(Activity):
Using the listing below, report all lines holding the word "document".

(Records for this exercise):
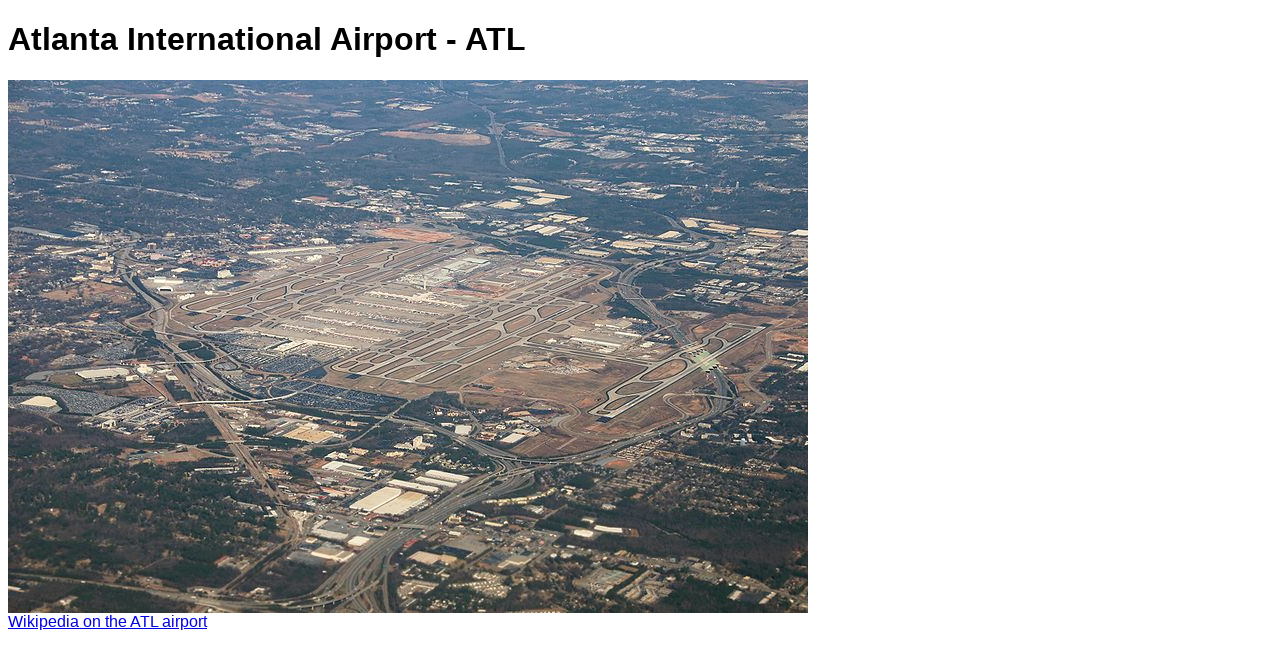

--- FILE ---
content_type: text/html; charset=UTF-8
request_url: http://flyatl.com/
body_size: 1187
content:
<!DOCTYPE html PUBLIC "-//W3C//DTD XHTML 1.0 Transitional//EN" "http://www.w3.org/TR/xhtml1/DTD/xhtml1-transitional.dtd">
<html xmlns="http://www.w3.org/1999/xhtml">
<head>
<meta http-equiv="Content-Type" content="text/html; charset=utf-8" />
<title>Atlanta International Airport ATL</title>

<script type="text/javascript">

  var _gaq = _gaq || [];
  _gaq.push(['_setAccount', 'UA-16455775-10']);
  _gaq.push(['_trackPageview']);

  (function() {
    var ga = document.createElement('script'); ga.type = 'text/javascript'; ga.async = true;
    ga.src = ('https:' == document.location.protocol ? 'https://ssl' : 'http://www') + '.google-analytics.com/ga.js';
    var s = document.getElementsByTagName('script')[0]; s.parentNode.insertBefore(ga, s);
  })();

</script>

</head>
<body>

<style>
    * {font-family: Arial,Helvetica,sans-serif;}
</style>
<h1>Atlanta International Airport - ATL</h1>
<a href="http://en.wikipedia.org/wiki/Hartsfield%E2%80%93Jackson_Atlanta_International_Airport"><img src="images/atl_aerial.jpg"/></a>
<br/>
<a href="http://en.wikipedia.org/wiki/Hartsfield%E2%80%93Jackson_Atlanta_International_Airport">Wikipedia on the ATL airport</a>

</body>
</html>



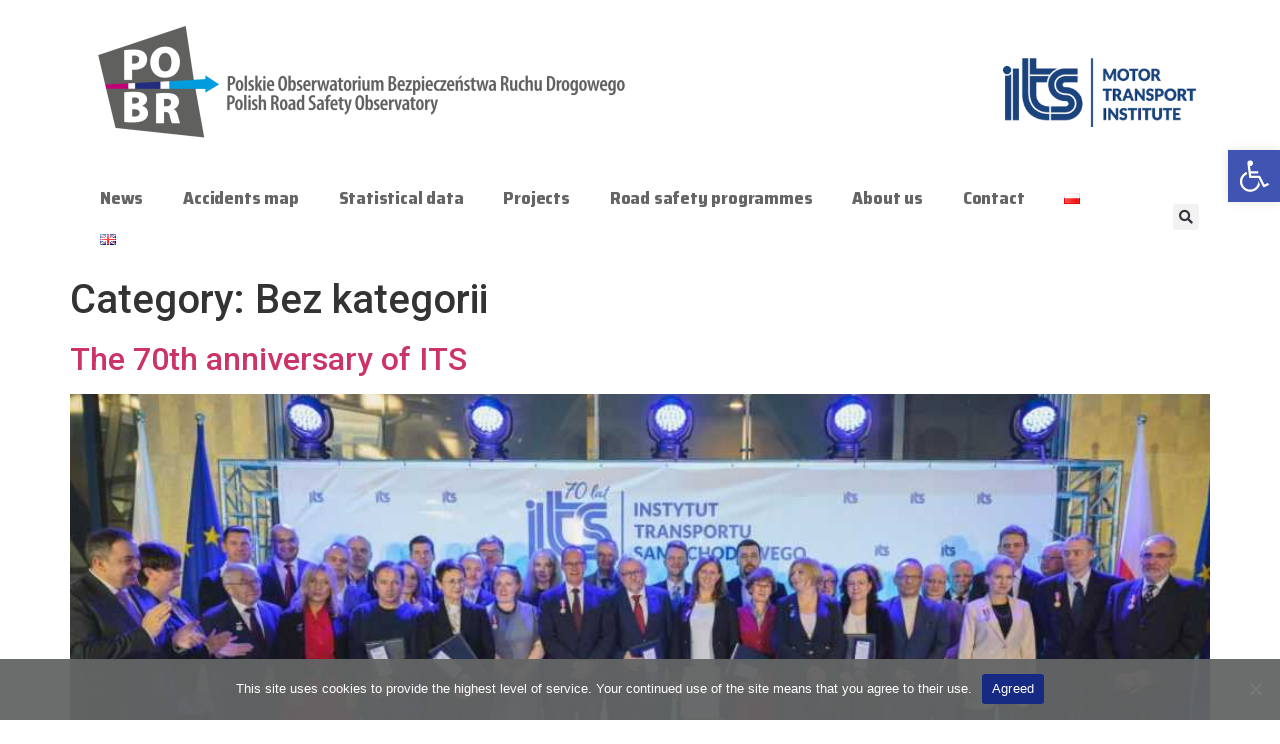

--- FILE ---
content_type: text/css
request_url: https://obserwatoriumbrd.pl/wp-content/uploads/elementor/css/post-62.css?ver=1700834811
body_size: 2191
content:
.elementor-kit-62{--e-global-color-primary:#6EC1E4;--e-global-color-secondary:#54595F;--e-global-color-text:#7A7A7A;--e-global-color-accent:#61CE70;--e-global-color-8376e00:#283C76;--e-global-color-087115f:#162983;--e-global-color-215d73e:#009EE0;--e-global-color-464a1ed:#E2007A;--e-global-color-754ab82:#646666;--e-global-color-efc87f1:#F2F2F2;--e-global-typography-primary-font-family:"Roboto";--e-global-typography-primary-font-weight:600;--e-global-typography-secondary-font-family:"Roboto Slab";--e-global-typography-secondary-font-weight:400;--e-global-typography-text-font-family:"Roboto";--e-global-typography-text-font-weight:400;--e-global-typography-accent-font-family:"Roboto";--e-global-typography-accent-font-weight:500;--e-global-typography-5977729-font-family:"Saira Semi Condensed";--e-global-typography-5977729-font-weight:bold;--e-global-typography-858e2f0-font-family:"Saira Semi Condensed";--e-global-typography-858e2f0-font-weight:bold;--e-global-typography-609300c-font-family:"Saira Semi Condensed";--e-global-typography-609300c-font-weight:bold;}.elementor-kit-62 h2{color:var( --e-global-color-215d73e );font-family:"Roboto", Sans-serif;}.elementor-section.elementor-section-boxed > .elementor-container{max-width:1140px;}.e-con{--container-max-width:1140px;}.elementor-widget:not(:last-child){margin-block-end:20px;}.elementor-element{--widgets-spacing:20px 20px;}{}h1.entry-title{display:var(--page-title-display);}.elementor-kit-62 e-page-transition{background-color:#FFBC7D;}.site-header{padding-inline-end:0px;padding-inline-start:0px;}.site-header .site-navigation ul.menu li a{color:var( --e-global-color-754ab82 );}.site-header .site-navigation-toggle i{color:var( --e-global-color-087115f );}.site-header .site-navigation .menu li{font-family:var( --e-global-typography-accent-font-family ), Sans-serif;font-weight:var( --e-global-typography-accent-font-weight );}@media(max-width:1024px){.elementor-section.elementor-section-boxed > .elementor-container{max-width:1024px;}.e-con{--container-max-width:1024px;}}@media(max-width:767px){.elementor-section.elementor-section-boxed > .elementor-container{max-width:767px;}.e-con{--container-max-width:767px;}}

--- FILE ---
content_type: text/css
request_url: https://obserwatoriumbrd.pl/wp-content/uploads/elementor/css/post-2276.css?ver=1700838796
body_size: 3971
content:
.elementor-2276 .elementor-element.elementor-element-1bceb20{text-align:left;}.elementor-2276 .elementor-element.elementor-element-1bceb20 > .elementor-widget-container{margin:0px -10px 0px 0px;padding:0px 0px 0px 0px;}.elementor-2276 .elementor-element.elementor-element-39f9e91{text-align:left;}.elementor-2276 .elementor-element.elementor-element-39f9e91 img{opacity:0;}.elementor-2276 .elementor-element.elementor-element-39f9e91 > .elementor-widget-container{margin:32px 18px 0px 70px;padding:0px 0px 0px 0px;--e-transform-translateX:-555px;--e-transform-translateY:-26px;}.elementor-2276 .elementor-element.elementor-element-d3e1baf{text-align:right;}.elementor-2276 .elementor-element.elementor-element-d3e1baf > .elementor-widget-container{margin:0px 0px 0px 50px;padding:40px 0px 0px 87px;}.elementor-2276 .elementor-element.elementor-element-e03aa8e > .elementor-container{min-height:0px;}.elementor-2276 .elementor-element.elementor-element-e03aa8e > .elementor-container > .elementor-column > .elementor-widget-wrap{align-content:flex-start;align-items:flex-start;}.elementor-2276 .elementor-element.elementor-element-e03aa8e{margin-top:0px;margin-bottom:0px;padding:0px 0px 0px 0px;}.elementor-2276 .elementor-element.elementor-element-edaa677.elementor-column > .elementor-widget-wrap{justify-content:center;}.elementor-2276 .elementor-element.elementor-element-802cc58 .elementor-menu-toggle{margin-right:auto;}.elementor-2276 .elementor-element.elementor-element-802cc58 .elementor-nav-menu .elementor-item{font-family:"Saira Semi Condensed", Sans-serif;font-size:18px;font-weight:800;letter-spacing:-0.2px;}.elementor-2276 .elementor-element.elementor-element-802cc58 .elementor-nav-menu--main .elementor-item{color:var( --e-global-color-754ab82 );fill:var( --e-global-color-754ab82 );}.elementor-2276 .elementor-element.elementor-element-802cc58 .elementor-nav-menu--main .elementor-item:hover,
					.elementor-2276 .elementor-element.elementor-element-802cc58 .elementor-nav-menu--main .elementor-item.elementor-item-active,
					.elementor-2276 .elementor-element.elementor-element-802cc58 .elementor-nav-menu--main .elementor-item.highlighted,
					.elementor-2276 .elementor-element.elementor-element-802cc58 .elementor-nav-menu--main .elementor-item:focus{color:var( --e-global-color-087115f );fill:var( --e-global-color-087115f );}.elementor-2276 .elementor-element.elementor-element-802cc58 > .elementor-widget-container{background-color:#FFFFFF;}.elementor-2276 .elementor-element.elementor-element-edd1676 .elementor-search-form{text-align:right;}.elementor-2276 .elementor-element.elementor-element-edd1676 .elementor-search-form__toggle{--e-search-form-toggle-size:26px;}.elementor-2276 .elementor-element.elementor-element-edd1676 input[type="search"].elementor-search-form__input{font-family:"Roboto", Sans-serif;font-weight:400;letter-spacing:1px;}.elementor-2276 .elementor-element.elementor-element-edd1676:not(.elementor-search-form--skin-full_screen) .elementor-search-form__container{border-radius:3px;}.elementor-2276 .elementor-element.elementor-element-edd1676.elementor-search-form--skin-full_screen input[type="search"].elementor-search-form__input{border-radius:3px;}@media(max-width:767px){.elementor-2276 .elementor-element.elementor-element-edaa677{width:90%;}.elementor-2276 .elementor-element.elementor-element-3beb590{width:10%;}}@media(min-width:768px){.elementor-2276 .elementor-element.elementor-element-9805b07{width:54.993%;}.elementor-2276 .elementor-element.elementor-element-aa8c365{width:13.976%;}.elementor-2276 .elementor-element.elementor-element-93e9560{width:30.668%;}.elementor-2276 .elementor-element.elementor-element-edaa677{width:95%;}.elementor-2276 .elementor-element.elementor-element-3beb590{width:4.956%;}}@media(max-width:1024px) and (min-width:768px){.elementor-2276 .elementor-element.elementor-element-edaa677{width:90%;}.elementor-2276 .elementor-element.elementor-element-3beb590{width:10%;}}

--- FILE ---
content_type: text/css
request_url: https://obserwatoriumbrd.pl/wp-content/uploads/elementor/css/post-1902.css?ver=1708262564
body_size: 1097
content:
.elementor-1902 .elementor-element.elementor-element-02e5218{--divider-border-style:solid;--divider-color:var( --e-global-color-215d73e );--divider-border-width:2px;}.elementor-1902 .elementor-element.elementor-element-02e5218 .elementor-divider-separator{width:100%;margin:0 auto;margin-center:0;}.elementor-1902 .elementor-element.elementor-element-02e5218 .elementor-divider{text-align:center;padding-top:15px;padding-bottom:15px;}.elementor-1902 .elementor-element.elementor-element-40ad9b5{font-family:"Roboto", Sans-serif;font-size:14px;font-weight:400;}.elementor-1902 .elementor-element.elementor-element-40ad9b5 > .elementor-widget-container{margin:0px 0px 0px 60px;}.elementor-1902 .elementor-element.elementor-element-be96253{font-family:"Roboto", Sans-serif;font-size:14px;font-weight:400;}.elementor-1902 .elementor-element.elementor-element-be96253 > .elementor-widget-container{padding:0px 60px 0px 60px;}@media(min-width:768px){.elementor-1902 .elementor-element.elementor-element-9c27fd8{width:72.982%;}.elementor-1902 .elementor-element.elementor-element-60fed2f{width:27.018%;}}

(Expected answer):
    var ga = document.createElement('script'); ga.type = 'text/javascript'; ga.async = true;
    ga.src = ('https:' == document.location.protocol ? 'https://ssl' : 'http://www') + '.google-analytics.com/ga.js';
    var s = document.getElementsByTagName('script')[0]; s.parentNode.insertBefore(ga, s);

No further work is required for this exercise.